Just yesterday I got a letter from a good friend here in Cincinnati who had met Whit only once or twice between his time at Dayton Correctional Institution and Terre Haute, but knows me and and Whit's course very well. She gives weight to the first of the two factors, and in a way that I have thought about but hadn't yet put down on paper so clearly and insightfully. I offer it here to perhaps help some of you who knew him only through the blog understand what happened, and I welcome your comments. I'll reproduce the entire letter here:


This is what I imagine…. Whit was ready to move on. He’d reached a point in his young adulthood where he totally understood it was time for him to grow, to no longer make the same choices and spin the same wheels.

We all reached that at some point in our 20’s, didn’t we? The difference being that Whit was in a system that would not allow him to grow, to change, to move on to another level of maturity and understanding. Whit wanted “to be whole” but there was nothing “whole” in the entire prison system to assist him. The guards weren’t “whole,” the prisoners weren’t “whole,” the system is fractured. And he knew this …. He was ready to grow and evolve. He knew it in every cell of his being. To wait another 8 or 10 years, this was incomprehensible to a 25-year old who was on the cusp, and knew it, but shackled in ways no other 25-year old is.
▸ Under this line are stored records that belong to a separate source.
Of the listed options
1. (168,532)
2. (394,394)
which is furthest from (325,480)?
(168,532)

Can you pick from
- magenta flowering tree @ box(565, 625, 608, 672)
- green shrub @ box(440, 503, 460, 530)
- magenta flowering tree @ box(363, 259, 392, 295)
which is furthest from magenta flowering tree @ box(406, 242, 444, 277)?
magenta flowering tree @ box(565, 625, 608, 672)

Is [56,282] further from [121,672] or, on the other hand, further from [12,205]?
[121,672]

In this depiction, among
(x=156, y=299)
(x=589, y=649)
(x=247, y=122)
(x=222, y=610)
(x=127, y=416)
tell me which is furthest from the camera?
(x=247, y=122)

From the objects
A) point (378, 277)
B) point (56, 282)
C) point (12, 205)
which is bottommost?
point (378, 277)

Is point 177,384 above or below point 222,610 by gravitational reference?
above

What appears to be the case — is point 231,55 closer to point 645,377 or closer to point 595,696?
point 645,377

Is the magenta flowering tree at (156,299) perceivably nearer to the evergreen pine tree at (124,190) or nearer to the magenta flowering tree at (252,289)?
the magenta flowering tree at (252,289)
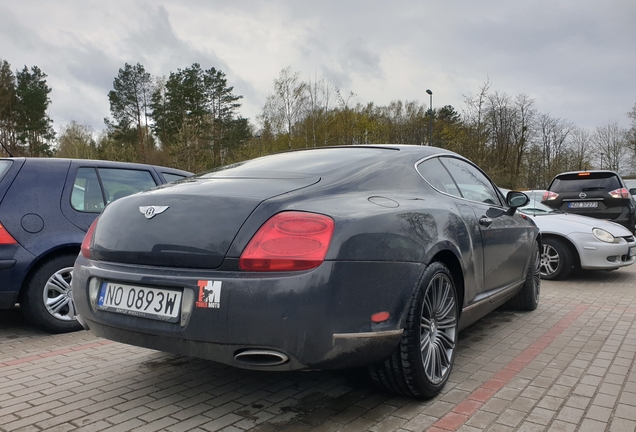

I’m sorry I haven’t stayed in touch Jeff. I pray you are doing okay.

I will add that these days when I feel self-pity, or stress over job or mortgage etc…. I remind myself that these were the mundane problems in life that Whit prayed for, everyday. These daily stressors of “normal life” were all he wanted in life – just a chance.

I love you Jeff and think of you and Whit frequently,


… and remember, Whit is no longer suffering. He is free and whole!